C. Henry Gordon (born Henry Racke; June 17, 1883 – December 3, 1940) was an American stage and film actor.

Gordon was born in New York City, New York. He was educated both in New York and abroad in Switzerland and Germany. For some years he owned and ran a silver mine in New Mexico. After failing to succeed in this venture, he became an actor. 

Gordon's entry into acting came accidentally when he accompanied his sister to a tryout for a play. The director had him read a part and he soon was a member of the troupe. He had a long stage career, on and off Broadway, before entering films. His Broadway credits included The Shanghai Gesture (1928), The Shanghai Gesture (1926), Mismates (1925), Puppets (1925), The Saint (1924), Mr. Pitt (1924), The Crooked Square (1923), Thin Ice (1922), Lights Out (1922), and The Drums of Jeopardy (1922).

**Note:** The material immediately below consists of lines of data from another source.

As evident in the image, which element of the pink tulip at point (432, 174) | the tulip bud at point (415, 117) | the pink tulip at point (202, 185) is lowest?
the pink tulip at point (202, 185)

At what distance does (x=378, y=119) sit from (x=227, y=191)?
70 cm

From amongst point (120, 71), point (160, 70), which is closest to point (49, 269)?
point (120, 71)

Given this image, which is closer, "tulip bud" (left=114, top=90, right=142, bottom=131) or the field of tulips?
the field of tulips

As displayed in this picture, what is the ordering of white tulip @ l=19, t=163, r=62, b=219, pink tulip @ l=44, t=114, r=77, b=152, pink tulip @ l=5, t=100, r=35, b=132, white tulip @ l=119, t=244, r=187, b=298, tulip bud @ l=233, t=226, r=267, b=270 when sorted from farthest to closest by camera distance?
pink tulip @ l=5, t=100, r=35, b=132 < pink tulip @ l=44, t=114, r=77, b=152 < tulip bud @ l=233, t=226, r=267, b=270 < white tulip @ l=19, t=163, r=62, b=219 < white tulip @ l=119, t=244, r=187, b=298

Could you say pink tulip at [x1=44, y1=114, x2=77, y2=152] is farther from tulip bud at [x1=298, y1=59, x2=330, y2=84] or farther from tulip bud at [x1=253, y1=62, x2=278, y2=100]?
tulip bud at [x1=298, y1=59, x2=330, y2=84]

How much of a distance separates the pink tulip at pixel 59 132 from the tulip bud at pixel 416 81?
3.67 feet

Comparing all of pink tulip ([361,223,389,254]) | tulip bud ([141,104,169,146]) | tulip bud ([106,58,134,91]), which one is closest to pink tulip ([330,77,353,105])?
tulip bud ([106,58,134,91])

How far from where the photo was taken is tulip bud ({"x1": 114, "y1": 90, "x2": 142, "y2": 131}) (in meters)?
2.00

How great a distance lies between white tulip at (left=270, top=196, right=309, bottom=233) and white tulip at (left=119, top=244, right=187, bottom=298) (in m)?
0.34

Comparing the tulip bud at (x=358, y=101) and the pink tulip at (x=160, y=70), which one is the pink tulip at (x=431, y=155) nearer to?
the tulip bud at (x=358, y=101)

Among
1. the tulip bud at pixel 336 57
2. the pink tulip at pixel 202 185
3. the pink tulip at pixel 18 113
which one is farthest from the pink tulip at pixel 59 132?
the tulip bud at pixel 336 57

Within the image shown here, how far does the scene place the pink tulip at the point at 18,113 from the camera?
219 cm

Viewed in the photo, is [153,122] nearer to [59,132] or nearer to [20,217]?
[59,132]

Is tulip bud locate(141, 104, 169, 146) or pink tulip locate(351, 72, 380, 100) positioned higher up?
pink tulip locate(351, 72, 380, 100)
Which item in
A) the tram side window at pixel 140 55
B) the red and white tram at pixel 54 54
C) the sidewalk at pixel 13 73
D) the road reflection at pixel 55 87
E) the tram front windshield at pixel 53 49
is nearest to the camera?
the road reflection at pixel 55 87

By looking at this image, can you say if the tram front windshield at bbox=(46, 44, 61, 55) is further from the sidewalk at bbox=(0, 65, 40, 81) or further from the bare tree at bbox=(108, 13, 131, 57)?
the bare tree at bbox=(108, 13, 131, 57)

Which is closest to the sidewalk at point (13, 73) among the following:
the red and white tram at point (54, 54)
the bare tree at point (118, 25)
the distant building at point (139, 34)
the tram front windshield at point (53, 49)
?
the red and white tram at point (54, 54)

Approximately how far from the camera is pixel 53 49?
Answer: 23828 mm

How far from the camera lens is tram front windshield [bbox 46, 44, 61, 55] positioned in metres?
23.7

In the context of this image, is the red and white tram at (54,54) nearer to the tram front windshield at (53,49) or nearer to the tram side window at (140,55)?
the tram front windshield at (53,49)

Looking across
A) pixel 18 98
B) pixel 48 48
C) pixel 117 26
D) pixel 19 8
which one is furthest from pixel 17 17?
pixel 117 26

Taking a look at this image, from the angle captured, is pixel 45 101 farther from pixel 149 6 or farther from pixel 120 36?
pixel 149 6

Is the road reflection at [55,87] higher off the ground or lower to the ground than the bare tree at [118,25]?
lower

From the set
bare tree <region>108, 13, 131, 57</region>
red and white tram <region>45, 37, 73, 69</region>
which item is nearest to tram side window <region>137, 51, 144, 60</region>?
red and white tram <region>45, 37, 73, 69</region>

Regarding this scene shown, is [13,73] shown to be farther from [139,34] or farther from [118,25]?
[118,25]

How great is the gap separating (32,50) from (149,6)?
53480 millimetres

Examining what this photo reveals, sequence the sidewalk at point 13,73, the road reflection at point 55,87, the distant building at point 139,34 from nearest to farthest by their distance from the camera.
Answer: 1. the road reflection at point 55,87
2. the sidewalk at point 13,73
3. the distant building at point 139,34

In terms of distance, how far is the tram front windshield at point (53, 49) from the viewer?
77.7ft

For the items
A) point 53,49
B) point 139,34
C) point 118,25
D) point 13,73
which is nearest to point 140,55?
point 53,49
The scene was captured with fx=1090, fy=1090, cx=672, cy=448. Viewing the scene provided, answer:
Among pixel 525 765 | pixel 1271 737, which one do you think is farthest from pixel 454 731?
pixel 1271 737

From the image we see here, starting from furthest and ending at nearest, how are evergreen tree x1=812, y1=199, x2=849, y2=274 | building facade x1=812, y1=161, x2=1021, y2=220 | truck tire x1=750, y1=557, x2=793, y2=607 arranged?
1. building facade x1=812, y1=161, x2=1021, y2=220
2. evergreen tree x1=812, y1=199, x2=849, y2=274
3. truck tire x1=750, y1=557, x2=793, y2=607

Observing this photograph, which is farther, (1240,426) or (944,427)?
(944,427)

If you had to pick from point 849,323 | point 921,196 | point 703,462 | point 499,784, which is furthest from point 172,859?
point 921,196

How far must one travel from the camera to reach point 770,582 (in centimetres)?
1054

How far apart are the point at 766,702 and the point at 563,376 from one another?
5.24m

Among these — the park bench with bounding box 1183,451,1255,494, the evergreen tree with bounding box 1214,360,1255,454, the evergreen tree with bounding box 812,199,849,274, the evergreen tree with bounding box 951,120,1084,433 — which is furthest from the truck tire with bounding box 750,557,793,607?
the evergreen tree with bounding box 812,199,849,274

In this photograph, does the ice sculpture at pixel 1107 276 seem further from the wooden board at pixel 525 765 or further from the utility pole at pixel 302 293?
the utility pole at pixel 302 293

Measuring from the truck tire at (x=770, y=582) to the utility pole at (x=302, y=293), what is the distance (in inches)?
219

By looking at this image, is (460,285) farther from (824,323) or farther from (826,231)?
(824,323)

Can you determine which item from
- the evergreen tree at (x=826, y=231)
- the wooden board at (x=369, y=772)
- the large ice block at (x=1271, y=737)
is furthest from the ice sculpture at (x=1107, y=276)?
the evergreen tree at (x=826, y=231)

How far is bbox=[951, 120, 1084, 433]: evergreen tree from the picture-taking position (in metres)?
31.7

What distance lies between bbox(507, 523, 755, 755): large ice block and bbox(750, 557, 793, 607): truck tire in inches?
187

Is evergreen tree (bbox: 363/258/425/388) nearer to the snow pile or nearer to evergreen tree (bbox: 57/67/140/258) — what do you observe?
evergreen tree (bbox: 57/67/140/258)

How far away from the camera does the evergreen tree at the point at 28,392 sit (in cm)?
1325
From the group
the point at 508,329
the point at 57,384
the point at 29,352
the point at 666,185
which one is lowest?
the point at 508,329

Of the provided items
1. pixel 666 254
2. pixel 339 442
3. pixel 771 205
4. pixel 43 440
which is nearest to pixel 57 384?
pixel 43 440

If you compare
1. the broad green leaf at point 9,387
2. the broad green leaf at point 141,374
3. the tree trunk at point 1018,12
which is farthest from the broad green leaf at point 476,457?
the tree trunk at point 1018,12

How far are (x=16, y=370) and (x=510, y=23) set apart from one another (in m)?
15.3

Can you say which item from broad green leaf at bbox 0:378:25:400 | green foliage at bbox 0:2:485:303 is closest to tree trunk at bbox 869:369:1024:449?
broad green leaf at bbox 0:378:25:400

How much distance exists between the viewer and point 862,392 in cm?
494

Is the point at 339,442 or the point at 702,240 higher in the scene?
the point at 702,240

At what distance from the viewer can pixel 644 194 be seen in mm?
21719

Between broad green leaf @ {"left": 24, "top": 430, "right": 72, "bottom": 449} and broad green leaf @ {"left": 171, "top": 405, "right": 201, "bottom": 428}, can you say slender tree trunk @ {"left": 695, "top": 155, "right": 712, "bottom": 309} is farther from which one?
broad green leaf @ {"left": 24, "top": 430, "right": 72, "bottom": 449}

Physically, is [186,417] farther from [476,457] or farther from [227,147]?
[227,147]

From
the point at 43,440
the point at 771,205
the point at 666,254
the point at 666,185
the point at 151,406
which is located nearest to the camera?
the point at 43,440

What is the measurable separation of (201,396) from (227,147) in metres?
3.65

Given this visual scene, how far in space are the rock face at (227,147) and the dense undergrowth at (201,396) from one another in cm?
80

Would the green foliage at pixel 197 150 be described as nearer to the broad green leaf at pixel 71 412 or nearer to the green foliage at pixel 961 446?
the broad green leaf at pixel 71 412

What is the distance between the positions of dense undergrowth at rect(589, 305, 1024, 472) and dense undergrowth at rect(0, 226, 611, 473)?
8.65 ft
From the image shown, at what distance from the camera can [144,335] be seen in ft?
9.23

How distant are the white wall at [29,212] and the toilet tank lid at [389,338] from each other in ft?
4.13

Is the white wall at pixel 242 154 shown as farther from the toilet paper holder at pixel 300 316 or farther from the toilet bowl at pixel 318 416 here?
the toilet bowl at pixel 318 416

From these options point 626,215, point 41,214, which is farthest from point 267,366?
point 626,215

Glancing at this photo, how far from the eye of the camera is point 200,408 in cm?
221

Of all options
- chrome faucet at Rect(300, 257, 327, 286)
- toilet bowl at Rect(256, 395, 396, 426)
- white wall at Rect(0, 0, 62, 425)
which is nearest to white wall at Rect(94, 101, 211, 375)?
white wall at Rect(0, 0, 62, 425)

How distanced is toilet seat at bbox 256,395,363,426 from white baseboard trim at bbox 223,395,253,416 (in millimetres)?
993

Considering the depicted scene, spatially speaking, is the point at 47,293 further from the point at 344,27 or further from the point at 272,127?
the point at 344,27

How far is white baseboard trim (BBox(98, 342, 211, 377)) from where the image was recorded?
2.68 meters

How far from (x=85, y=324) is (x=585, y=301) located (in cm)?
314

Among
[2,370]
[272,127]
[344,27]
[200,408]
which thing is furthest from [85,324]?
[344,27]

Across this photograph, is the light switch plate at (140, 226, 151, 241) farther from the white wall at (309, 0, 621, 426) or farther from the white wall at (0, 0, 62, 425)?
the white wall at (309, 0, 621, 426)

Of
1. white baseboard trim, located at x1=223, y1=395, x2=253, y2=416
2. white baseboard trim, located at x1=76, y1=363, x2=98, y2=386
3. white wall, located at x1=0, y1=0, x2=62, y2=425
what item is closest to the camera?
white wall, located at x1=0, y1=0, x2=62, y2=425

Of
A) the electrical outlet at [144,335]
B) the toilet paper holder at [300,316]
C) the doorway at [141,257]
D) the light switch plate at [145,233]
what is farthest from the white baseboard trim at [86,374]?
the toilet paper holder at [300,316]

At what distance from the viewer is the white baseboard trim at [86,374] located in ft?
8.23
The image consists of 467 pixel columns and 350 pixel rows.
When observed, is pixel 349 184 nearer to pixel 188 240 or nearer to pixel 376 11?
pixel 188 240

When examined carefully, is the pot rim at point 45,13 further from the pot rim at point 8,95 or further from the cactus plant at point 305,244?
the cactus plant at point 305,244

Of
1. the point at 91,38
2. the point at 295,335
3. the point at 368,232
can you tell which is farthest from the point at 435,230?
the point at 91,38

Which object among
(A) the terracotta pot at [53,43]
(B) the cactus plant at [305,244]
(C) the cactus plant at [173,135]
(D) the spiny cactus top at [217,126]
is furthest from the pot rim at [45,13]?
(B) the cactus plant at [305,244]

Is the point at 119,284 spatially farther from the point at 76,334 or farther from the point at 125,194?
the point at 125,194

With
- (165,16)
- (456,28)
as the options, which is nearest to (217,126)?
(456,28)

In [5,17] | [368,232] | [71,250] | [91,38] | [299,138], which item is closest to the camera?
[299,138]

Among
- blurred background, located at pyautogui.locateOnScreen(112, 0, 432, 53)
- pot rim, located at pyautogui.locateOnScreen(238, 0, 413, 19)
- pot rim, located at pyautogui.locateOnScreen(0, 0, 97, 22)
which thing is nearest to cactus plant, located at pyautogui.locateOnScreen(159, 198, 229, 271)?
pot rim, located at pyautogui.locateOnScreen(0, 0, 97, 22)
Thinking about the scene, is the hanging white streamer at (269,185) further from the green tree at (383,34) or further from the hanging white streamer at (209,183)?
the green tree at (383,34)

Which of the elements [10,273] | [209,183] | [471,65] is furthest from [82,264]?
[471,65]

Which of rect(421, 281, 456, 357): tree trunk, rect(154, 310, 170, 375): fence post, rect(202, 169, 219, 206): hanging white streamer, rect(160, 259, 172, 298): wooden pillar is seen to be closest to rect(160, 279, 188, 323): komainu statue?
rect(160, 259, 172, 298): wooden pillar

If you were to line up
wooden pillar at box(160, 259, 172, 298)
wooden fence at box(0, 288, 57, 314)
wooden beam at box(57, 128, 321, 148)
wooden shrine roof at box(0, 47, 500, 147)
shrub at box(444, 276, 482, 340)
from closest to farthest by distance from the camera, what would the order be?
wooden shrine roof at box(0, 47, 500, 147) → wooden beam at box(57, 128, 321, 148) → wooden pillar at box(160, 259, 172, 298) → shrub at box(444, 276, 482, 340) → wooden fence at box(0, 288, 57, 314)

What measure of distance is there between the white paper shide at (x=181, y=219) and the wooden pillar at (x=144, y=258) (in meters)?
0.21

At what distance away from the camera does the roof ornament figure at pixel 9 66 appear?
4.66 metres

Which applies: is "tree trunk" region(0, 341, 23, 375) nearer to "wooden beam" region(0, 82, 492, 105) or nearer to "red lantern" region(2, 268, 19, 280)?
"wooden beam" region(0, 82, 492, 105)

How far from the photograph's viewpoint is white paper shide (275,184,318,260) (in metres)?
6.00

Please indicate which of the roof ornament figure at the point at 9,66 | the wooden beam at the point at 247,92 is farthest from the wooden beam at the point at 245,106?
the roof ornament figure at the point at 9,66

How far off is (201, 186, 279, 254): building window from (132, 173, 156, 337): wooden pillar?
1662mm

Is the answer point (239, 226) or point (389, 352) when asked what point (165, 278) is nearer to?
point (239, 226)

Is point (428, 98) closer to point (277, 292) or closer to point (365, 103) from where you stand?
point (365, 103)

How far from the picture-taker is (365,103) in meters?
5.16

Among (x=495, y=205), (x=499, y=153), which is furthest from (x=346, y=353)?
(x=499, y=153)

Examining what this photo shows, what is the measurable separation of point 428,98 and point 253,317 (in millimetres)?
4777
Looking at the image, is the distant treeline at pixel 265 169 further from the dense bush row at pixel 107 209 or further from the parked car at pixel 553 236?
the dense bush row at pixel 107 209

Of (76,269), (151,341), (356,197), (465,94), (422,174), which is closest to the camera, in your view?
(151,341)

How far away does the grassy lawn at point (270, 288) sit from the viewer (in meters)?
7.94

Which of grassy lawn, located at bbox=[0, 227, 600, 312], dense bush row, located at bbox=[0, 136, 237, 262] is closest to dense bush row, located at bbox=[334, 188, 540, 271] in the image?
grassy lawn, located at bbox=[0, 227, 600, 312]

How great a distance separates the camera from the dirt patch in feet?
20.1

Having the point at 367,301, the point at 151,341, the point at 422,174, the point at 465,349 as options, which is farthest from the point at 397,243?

He first worked in films in 1911 with George Beban in New York. He appeared in more than 70 films between 1930 and 1940, frequently as a villain. He often portrayed people of color, such as Surat Khan in The Charge of the Light Brigade (1936, opposite Errol Flynn), the Chinese smuggler Sam Kee in Lazy River (1934), and the Sultan of Padaya in Sophie Lang Goes West (1937).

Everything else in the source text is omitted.